• **Your task**: Copy out all of the data below word for word, keeping every line as it stands.

• **Input rows**:
◇ ◇ ◇ ◇
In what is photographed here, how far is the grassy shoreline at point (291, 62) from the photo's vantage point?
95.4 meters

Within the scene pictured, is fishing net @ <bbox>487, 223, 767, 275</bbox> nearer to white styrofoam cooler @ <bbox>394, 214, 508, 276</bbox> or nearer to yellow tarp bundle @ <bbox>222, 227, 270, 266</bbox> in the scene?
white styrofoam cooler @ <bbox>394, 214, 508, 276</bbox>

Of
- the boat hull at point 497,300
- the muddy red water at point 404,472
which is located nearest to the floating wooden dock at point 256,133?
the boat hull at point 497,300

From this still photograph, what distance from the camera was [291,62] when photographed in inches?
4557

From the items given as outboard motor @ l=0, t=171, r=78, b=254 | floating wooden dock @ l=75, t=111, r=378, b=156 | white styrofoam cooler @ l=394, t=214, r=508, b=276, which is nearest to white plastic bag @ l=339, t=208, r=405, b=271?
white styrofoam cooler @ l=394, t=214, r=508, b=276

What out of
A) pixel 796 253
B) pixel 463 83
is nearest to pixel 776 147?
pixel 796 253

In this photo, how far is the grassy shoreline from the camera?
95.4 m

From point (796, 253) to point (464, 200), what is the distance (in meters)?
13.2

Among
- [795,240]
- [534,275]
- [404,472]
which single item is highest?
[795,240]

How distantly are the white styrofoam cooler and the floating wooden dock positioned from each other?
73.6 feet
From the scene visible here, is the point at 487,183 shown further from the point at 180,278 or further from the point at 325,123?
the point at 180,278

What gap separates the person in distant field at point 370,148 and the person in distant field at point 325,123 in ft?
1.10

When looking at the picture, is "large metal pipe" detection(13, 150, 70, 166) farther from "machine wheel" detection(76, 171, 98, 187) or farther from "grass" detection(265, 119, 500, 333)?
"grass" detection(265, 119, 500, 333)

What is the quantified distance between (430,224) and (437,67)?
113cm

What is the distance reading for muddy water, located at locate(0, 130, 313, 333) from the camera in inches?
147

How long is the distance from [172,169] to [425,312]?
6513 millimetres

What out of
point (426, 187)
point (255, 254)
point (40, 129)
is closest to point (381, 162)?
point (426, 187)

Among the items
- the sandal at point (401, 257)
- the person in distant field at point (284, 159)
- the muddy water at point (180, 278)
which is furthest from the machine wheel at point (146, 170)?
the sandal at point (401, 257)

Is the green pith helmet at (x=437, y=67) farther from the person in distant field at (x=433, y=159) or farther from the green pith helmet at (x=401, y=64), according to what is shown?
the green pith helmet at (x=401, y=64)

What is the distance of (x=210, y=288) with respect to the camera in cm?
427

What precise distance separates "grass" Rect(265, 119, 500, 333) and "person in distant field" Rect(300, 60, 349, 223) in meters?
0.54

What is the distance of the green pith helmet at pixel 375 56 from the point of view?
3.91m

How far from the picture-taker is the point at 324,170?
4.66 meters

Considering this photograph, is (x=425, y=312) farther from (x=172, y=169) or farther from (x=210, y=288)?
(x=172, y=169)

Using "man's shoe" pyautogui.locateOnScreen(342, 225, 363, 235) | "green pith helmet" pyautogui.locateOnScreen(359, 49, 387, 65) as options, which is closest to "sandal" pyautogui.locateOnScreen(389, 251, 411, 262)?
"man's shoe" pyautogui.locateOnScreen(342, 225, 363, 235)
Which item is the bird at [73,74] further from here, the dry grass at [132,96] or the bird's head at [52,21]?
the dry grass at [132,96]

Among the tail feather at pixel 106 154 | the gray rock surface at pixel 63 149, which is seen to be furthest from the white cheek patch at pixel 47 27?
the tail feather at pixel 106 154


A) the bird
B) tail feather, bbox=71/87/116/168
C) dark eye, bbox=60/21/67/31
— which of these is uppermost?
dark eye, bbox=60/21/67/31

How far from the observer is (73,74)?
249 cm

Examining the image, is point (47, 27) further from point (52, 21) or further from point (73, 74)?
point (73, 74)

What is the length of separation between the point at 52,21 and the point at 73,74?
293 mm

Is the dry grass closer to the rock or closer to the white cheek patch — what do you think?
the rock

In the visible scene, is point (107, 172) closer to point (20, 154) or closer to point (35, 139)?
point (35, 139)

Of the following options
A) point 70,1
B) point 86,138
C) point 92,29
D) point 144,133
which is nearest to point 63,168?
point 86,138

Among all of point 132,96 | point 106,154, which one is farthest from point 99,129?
◇ ◇ ◇ ◇
• **Correct output**:
In what is photographed here, how far is the grassy shoreline at point (291, 62) from the photo's vantage point?
95.4 meters

Within the scene pictured, is fishing net @ <bbox>487, 223, 767, 275</bbox> nearer to white styrofoam cooler @ <bbox>394, 214, 508, 276</bbox> or nearer to yellow tarp bundle @ <bbox>222, 227, 270, 266</bbox> in the scene?
white styrofoam cooler @ <bbox>394, 214, 508, 276</bbox>

Of
- the boat hull at point 497,300
- the muddy red water at point 404,472
which is located nearest to the floating wooden dock at point 256,133?
the boat hull at point 497,300

From this still photograph, what distance from the camera was [291,62] when photographed in inches?
4557

From the items given as outboard motor @ l=0, t=171, r=78, b=254 | floating wooden dock @ l=75, t=111, r=378, b=156 | white styrofoam cooler @ l=394, t=214, r=508, b=276, which is nearest to white plastic bag @ l=339, t=208, r=405, b=271?
white styrofoam cooler @ l=394, t=214, r=508, b=276

What out of
A) pixel 796 253
B) pixel 463 83
is nearest to pixel 776 147?
pixel 796 253

In this photo, how far is the grassy shoreline from the camera?
95.4 m

From point (796, 253) to point (464, 200), what is the distance (in meters)?
13.2

Among
- [795,240]
- [534,275]
- [404,472]
which single item is highest?
[795,240]

How distantly are the white styrofoam cooler and the floating wooden dock positioned from each other?
73.6 feet
From the scene visible here, is the point at 487,183 shown further from the point at 180,278 or further from the point at 325,123?
the point at 180,278

What gap separates the person in distant field at point 370,148 and the person in distant field at point 325,123 in ft?
1.10

When looking at the picture, is "large metal pipe" detection(13, 150, 70, 166) farther from "machine wheel" detection(76, 171, 98, 187) or farther from "grass" detection(265, 119, 500, 333)?
"grass" detection(265, 119, 500, 333)

What is the quantified distance between (430,224) and (437,67)?
113cm

What is the distance reading for muddy water, located at locate(0, 130, 313, 333) from the camera in inches?
147

How long is the distance from [172,169] to [425,312]?
6513 millimetres

What out of
point (426, 187)
point (255, 254)
point (40, 129)
is closest to point (381, 162)?
point (426, 187)

Among the items
- the sandal at point (401, 257)
- the person in distant field at point (284, 159)
- the muddy water at point (180, 278)
which is furthest from the machine wheel at point (146, 170)?
the sandal at point (401, 257)

Is the green pith helmet at (x=437, y=67) farther from the person in distant field at (x=433, y=159) or farther from the green pith helmet at (x=401, y=64), according to what is shown?
the green pith helmet at (x=401, y=64)

What is the distance of (x=210, y=288) with respect to the camera in cm?
427

What precise distance separates "grass" Rect(265, 119, 500, 333) and "person in distant field" Rect(300, 60, 349, 223) in meters?
0.54

What is the distance of the green pith helmet at pixel 375 56 from the point of view?
3.91m

How far from the picture-taker is the point at 324,170?
4.66 meters

Considering this photograph, is (x=425, y=312) farther from (x=172, y=169) or farther from (x=210, y=288)?
(x=172, y=169)

Using "man's shoe" pyautogui.locateOnScreen(342, 225, 363, 235) | "green pith helmet" pyautogui.locateOnScreen(359, 49, 387, 65) as options, which is closest to "sandal" pyautogui.locateOnScreen(389, 251, 411, 262)?
"man's shoe" pyautogui.locateOnScreen(342, 225, 363, 235)
Which item is the bird at [73,74] further from here, the dry grass at [132,96] or the bird's head at [52,21]?
the dry grass at [132,96]

Among the tail feather at pixel 106 154 | the gray rock surface at pixel 63 149, which is seen to be furthest from the white cheek patch at pixel 47 27?
the tail feather at pixel 106 154


A) the bird
B) tail feather, bbox=71/87/116/168
C) dark eye, bbox=60/21/67/31
— which of these is uppermost?
dark eye, bbox=60/21/67/31

How far from the observer is (73,74)?
249 cm

Examining the image, is point (47, 27) further from point (52, 21) or further from point (73, 74)?
point (73, 74)

What is the length of separation between the point at 52,21 and the point at 73,74?
293 mm

Is the dry grass closer to the rock or closer to the white cheek patch — what do you think?
the rock

In the visible scene, is point (107, 172) closer to point (20, 154) or closer to point (35, 139)?
point (35, 139)

Of the following options
A) point 70,1
B) point 86,138
C) point 92,29
D) point 144,133
which is nearest to point 63,168?
point 86,138

Among all of point 132,96 | point 106,154, which one is farthest from point 99,129?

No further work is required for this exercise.